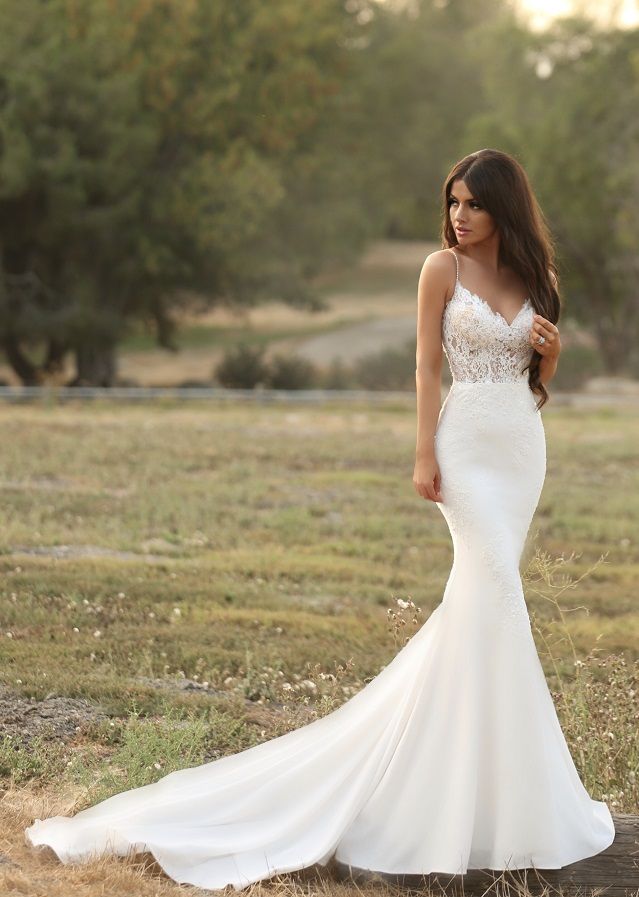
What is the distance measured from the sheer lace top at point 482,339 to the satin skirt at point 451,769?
55 millimetres

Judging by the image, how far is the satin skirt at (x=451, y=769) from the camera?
163 inches

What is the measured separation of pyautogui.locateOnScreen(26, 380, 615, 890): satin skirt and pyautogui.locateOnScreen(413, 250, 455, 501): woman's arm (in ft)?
0.16

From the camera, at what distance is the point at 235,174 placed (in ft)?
90.2

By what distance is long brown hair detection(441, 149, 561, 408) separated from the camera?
432cm

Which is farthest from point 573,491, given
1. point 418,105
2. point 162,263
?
point 418,105

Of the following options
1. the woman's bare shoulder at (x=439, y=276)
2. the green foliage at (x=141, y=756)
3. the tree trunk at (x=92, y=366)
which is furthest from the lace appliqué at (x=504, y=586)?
the tree trunk at (x=92, y=366)

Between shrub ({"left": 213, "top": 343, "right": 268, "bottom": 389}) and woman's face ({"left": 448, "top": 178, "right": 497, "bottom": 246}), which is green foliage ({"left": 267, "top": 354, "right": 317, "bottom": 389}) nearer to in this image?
shrub ({"left": 213, "top": 343, "right": 268, "bottom": 389})

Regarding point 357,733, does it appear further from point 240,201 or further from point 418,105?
point 418,105

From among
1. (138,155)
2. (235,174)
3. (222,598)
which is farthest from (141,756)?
(235,174)

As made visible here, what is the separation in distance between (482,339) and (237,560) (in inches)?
210

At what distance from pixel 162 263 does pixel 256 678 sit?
21.0m

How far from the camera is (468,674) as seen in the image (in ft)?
13.8

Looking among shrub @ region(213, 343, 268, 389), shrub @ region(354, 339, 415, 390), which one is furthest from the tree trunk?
shrub @ region(354, 339, 415, 390)

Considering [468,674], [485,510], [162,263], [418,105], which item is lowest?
[468,674]
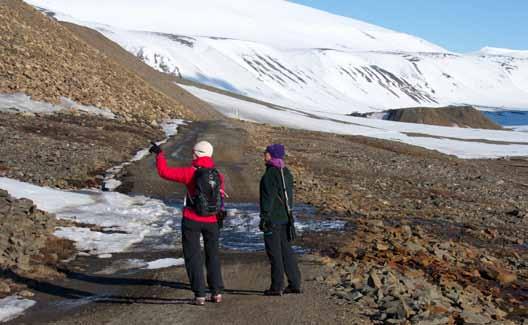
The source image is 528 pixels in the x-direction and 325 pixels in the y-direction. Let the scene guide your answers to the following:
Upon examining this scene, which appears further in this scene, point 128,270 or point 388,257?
point 388,257

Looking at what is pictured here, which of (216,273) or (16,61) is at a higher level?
(16,61)

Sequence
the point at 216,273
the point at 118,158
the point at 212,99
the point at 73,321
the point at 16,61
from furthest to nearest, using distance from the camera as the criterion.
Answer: the point at 212,99 → the point at 16,61 → the point at 118,158 → the point at 216,273 → the point at 73,321

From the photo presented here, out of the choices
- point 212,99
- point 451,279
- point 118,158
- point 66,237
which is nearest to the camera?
point 451,279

= = =

- PROBLEM REQUIREMENTS
Can you switch every "satin skirt" in all of the records above to "silk skirt" and give the records again with nothing else changed, leaving the pictures out?

- FINISHED EXERCISE
What is the distance measured from the sheer lace top at point 482,339 to the silk skirt at point 451,769?
55 millimetres

Judging by the image, how far is the silk skirt at (x=451, y=769) from the camera?
163 inches

What is the measured separation of pyautogui.locateOnScreen(26, 380, 615, 890): silk skirt and pyautogui.locateOnScreen(413, 250, 455, 501): woman's arm (in ft)?
0.16

From the camera, at what distance is the point at 235,174 placed (in ft)?
90.2

By what distance is long brown hair detection(441, 149, 561, 408) separated from the camera?
432cm

Which is farthest from point 573,491, given
1. point 418,105
2. point 162,263
?
point 418,105

Of the following options
1. the woman's bare shoulder at (x=439, y=276)
2. the green foliage at (x=141, y=756)
3. the tree trunk at (x=92, y=366)
which is furthest from the lace appliqué at (x=504, y=586)?
the tree trunk at (x=92, y=366)

Between shrub ({"left": 213, "top": 343, "right": 268, "bottom": 389}) and woman's face ({"left": 448, "top": 178, "right": 497, "bottom": 246}), which is green foliage ({"left": 267, "top": 354, "right": 317, "bottom": 389}) nearer to in this image?
shrub ({"left": 213, "top": 343, "right": 268, "bottom": 389})

Regarding point 357,733, does it appear further from point 240,201 or further from point 418,105?
point 418,105

From among
1. (138,155)
2. (235,174)
3. (222,598)
which is farthest from (141,756)?
(235,174)

As made visible here, what is the separation in distance between (482,339) and (237,560) (in inches)?
210

At what distance from pixel 162 263 does pixel 256 678 sit?
21.0m

How far from the camera is (468,674) as seen in the image (in ft)?
13.8

Looking among shrub @ region(213, 343, 268, 389), shrub @ region(354, 339, 415, 390), which one is furthest from the tree trunk?
shrub @ region(354, 339, 415, 390)

Considering [468,674], [485,510], [162,263], [418,105], which item is lowest?
[468,674]
The source image is 528 pixels in the x-direction and 325 pixels in the y-direction. Let the scene guide your answers to the following:
Upon examining this scene, which appears further in this scene, point 128,270 or point 388,257?
point 388,257

Looking at what is pictured here, which of (216,273) or (16,61) is at a higher level?
(16,61)

Sequence
the point at 216,273
the point at 118,158
the point at 212,99
the point at 73,321
the point at 16,61
from furthest to nearest, using distance from the camera as the criterion.
Answer: the point at 212,99 → the point at 16,61 → the point at 118,158 → the point at 216,273 → the point at 73,321

From the photo presented here, out of the choices
- point 212,99
- point 451,279
- point 118,158
- point 66,237
which is nearest to the camera?
point 451,279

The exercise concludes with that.